**ACTIVITY LIST**
1/ Please rewrite the paragraph of the essay on Bulgakov that begins "Master invents Margarita" in fewer words, keeping its main facts.
2/ Continue the essay on Bulgakov from the point where it stops.
#### EXTRACT PROVIDED ####
Observe him talking in singular number, never using the plural “we.”

And finally the scene of “their” parting with Woland:

Farewell!—responded Master and Margarita to Woland in one cry...”

Let us compare this farewell scene with a previous farewell of Master and Margarita, as they are leaving the “no-good” apartment #50.---

“Margarita softly exclaimed: ‘Farewell! Farewell!for both of them.

Depending on the angle under which we choose to look at Master and Margarita, we can see different compositions, as I already observed before:

1.      The best spy novel ever written.

2.      A fantastic novel filled with the supernatural, where everything is possible.

3.      And now a psychological thriller about a man with a dual personality… and this list is by no means complete.

It is quite probable that Bulgakov first noticed a split personality in Pushkin’s Lukomorye, which is familiar to every Russian child. Pushkin splits himself in Lukomorye into the storyteller and the learned cat. [Here is where Bulgakov came up with the idea of representing the other great poet, Lermontov, as a cat.]

The storyteller comes out secondary here, as it is the learned cat who tells him all sorts of fairytales. However, the idea of dichotomy came to him from philosophy, as it is basic to dialectics and to the general principle of presence of two elements in one.

I am writing more about duality and split personality in other segments of my chapter on Bulgakov.

Master invents Margarita out of the despair of loneliness, as Bulgakov writes about himself in the Notes on the Cuffs: Footcloth and Black Mouse. “I am drunk with despair.” Overwhelmed by the despair of his loneliness, Bulgakov walks “in the darkness through puddles of water, in his torn boots and remnants of socks,” mumbling to himself a Pushkin poem and seeing the poet’s shadow.

Where are his friends? Where is his wife? He is all alone.

Before we look at the real appearances of Margarita in Master’s life (and there are three of them in all), we must become acquainted with the main proof of Master’s split personality, which is provided by Bulgakov himself.

The Splitting of Ivan.
#### PROVIDED RECORDS ####
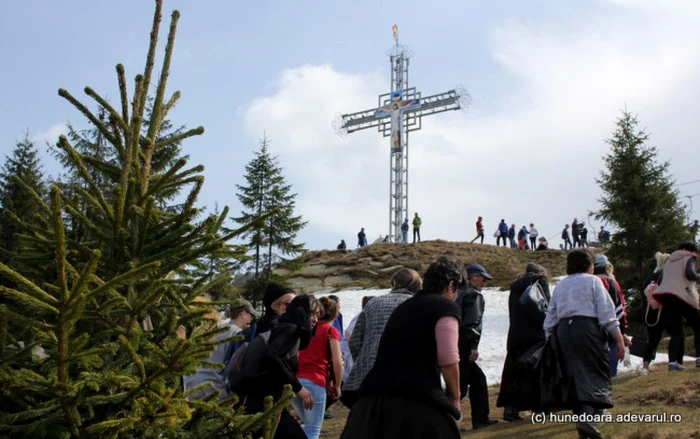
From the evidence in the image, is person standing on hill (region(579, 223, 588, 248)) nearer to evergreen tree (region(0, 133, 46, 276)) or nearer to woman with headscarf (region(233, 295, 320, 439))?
evergreen tree (region(0, 133, 46, 276))

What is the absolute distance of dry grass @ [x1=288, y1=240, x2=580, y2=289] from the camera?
3778 centimetres

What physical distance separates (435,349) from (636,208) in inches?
907

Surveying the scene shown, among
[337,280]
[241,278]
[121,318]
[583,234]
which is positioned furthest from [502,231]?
[121,318]

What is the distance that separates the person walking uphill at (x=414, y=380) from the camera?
4.25 metres

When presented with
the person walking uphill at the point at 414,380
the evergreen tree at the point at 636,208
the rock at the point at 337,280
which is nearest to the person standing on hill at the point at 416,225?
the rock at the point at 337,280

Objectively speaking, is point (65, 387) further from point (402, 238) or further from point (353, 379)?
point (402, 238)

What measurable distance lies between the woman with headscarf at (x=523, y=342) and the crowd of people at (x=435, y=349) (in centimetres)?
1

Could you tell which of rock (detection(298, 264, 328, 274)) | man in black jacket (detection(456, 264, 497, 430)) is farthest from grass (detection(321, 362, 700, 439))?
rock (detection(298, 264, 328, 274))

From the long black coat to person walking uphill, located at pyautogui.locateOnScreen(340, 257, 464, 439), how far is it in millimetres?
3676

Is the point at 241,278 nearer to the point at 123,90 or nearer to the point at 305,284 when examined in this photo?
the point at 305,284

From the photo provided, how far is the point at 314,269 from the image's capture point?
139ft

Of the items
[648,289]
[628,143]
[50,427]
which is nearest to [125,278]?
[50,427]

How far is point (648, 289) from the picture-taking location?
33.8 feet

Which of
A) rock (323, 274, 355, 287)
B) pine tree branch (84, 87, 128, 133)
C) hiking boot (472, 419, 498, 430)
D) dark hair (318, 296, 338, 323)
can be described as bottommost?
hiking boot (472, 419, 498, 430)
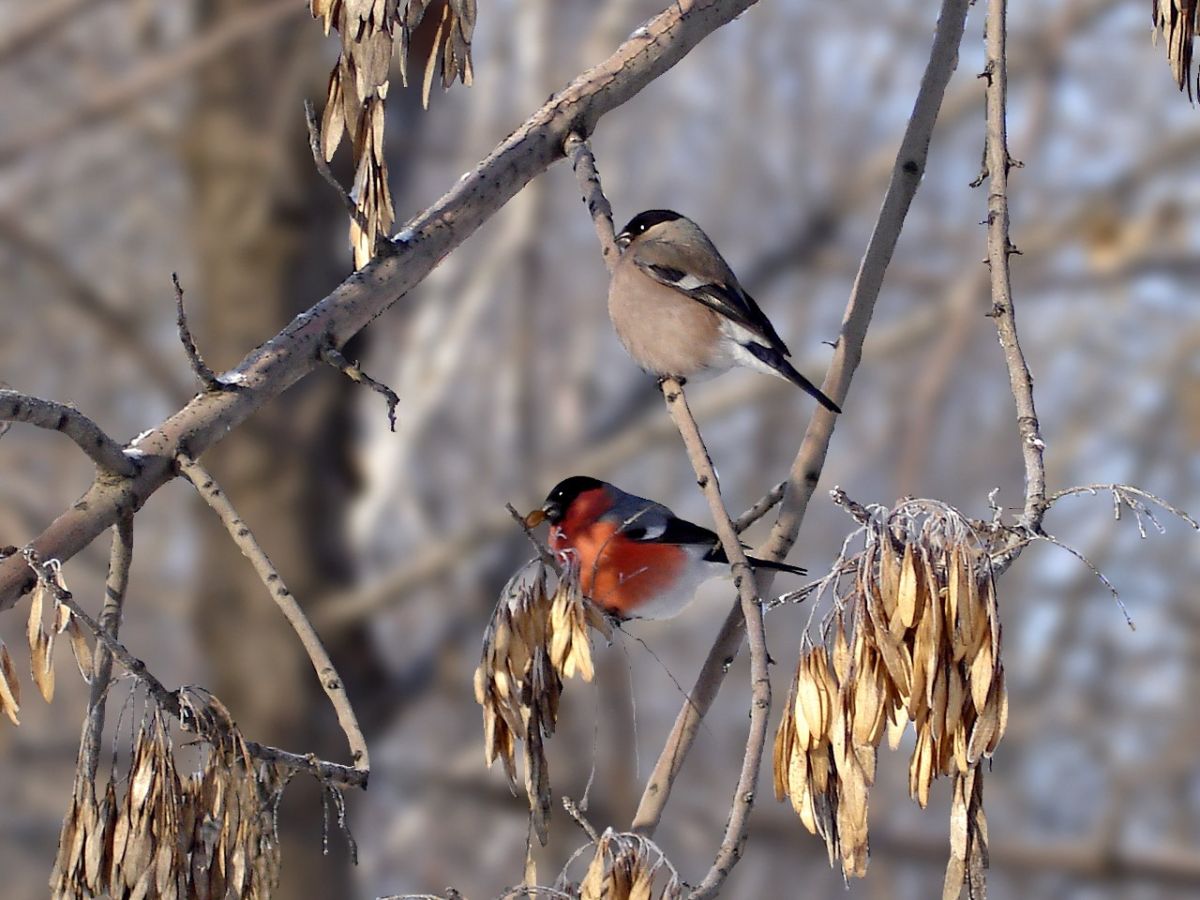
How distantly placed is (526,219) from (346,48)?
6.82 meters

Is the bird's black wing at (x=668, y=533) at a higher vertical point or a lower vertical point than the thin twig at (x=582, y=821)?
higher

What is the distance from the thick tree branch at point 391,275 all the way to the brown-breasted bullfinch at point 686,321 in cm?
90

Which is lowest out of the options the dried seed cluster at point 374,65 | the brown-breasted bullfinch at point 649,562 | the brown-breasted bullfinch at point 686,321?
the dried seed cluster at point 374,65

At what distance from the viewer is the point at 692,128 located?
43.1 ft

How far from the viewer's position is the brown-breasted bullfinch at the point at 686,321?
3289mm

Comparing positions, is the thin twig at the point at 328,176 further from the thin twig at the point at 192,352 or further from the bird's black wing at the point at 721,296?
the bird's black wing at the point at 721,296

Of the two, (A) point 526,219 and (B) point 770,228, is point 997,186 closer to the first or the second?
(A) point 526,219

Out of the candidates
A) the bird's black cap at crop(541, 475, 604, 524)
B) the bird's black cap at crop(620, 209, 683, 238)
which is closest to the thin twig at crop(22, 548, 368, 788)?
the bird's black cap at crop(541, 475, 604, 524)

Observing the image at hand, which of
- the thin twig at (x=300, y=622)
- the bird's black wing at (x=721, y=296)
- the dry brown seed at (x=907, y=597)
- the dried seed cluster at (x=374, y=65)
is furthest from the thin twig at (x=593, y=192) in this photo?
the bird's black wing at (x=721, y=296)

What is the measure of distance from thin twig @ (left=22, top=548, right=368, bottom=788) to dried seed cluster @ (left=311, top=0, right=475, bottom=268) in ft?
2.02

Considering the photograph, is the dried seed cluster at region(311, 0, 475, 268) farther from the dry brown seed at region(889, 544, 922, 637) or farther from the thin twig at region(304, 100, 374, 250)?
the dry brown seed at region(889, 544, 922, 637)

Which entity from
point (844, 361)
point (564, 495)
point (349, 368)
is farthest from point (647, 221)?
point (349, 368)

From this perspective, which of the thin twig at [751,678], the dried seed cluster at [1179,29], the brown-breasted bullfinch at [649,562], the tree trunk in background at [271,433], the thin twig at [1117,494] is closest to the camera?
the thin twig at [751,678]

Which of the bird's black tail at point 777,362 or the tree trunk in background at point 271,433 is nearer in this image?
the bird's black tail at point 777,362
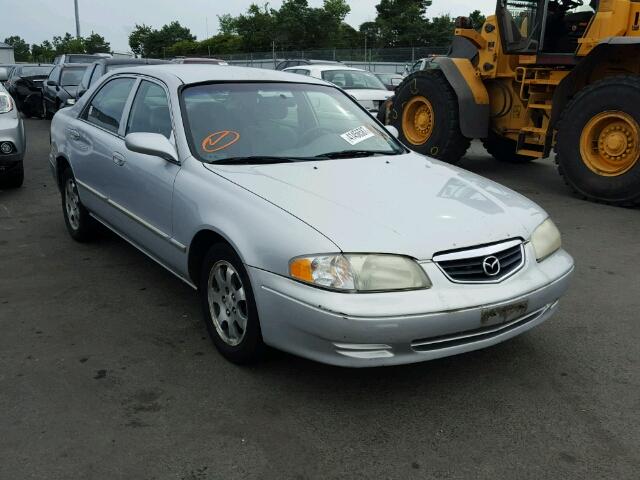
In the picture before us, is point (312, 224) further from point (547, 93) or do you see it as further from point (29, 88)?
point (29, 88)

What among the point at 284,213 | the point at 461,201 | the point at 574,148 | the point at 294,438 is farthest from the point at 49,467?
the point at 574,148

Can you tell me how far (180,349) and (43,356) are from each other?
0.74m

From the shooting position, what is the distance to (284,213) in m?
2.95

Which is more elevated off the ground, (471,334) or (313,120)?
(313,120)

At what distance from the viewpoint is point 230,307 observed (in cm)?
327

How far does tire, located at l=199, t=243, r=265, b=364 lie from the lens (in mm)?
3055

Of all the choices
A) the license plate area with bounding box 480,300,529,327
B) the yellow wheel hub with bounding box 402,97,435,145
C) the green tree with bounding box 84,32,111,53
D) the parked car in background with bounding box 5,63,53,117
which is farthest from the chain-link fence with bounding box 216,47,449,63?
the green tree with bounding box 84,32,111,53

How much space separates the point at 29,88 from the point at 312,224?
15200 mm

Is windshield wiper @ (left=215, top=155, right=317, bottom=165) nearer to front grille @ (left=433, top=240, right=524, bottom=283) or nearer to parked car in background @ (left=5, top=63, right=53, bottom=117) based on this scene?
front grille @ (left=433, top=240, right=524, bottom=283)

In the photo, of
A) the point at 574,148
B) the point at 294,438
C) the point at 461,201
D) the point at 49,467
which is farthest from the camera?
the point at 574,148

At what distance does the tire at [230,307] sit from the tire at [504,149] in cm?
739

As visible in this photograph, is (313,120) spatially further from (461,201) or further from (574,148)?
(574,148)

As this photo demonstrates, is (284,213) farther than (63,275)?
No

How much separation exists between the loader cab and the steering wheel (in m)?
4.78
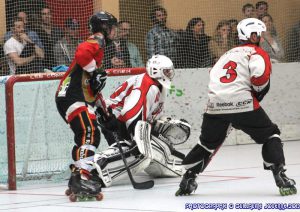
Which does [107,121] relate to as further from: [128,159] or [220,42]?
[220,42]

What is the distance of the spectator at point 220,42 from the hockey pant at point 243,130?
4.82 m

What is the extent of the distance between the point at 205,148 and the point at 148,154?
3.43ft

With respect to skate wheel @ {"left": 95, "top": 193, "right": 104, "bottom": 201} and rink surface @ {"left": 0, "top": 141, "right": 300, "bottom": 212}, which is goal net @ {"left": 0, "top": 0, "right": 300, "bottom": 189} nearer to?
rink surface @ {"left": 0, "top": 141, "right": 300, "bottom": 212}

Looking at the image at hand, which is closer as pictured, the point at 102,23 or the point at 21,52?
the point at 102,23

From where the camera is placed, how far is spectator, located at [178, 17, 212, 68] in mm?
10484

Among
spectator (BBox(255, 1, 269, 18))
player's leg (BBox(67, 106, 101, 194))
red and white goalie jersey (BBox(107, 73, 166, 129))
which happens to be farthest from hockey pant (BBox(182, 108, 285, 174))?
spectator (BBox(255, 1, 269, 18))

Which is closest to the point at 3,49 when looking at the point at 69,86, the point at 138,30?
the point at 138,30

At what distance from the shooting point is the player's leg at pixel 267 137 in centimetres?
552

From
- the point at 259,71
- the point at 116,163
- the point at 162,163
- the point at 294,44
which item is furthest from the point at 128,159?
the point at 294,44

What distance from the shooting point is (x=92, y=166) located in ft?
19.2

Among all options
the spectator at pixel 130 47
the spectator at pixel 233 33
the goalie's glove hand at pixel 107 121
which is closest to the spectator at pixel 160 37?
the spectator at pixel 130 47

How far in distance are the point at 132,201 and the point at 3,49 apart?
407 cm

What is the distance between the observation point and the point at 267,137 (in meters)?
5.58

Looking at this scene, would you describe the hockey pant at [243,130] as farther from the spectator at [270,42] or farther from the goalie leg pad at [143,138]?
the spectator at [270,42]
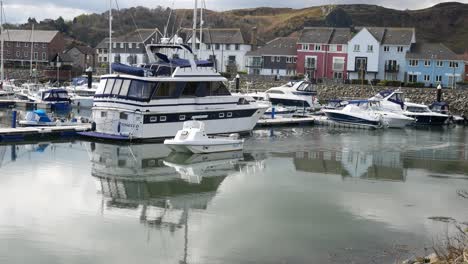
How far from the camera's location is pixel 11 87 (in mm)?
53938

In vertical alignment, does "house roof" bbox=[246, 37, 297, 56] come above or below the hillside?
below

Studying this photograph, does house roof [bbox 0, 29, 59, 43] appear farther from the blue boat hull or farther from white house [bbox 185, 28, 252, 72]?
the blue boat hull

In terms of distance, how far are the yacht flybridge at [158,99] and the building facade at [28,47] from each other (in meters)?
60.2

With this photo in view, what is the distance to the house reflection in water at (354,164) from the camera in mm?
24164

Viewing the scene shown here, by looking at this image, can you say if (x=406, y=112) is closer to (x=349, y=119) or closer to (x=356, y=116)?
(x=356, y=116)

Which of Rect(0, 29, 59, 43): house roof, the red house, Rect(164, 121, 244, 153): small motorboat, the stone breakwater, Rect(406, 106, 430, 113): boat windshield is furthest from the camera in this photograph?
Rect(0, 29, 59, 43): house roof

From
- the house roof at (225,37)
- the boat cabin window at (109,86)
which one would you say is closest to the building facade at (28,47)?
the house roof at (225,37)

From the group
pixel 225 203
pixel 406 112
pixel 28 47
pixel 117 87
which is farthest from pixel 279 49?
pixel 225 203

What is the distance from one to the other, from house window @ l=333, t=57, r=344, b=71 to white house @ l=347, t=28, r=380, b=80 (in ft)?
3.42

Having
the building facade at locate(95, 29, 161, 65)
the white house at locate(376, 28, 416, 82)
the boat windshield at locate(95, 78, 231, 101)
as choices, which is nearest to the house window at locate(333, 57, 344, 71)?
the white house at locate(376, 28, 416, 82)

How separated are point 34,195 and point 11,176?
3.12 metres

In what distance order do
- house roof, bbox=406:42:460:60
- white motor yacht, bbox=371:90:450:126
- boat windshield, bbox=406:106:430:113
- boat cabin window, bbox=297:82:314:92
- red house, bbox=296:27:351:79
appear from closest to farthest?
white motor yacht, bbox=371:90:450:126, boat windshield, bbox=406:106:430:113, boat cabin window, bbox=297:82:314:92, house roof, bbox=406:42:460:60, red house, bbox=296:27:351:79

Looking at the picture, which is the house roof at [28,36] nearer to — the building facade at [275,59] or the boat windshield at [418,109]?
the building facade at [275,59]

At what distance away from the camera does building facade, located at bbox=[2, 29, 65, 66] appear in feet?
282
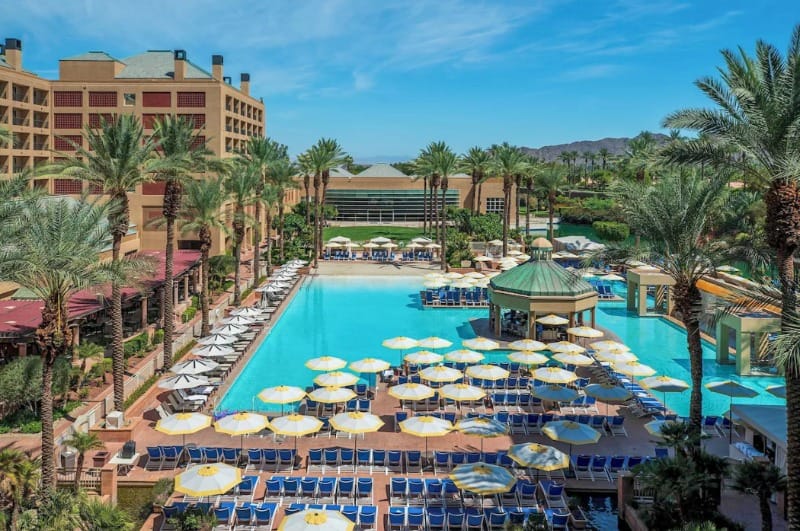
####
**PER-TASK ANSWERS**
1/ Master creates Margarita out of lonely despair, echoing Bulgakov's own line in Notes on the Cuffs: Footcloth and Black Mouse: "I am drunk with despair." Overcome by loneliness, Bulgakov walks in the dark through puddles in torn boots and remnants of socks, muttering a Pushkin poem and seeing the poet's shadow.

2/
The main proof of Master’s split personality is provided by Bulgakov himself in the eleventh chapter titled The Splitting of Ivan. Ivanushka gets committed to the psychiatric clinic on account of his “hallucinations” and “delirious interpretations,” which has nothing to do with a split personality. He ends up attempting to describe what happened on Patriarch Ponds in a letter to the police. Even here, in the scene at the psychiatric clinic, Bulgakov instills it with humor. Ivanushka is tormented by the existence of two men with the same name Berlioz, one a French composer who lived a century before, and the other not a composer, but a Soviet literary editor, who just a short time ago had his head cut off. All this mental activity makes his condition worse, but having been administered a helpful injection, Ivan starts seeing things in a different light. No longer does he care about Berlioz with his cut-off head. He rather regrets that he did not talk more to the foreigner about what happened next to Pontius Pilate and HaNozri.

The former Ivan goes on resisting: “About Berlioz’s head about to be cut off... but he knew about it before it happened.” And here Bulgakov, with his inimitable sense of humor, compares the old and new Ivan with the Old and New Testament. Mind you, the Russian word Vetkhiy, specifically signifying the Old Testament [Vetkhiy Zavet] can mean both “old” and “decrepit.”

He finishes however with an undivided, one Ivan, without calling him either old or new, and in the process, poses yet another riddle to the reader.

At the end of the chapter on the Splitting of Ivan, there appears “a mysterious figure hiding from the moonlight.” It is our notorious Master. Knowing how Bulgakov loves to confuse the reader, we may suggest that he is presently hinting about the duality of Master, all the more that we cannot even suppose that our Ivan, being under the influence of the injection which relaxes him and makes him reasonable, is somehow undergoing the effects of a split personality. It is not by accident that in the original Russian text the word Master is spelled with lowercase “m,” although this word must be a proper name, as Master has no other name in the novel... Well, perhaps, he does have a proper name, and that name is... Margarita?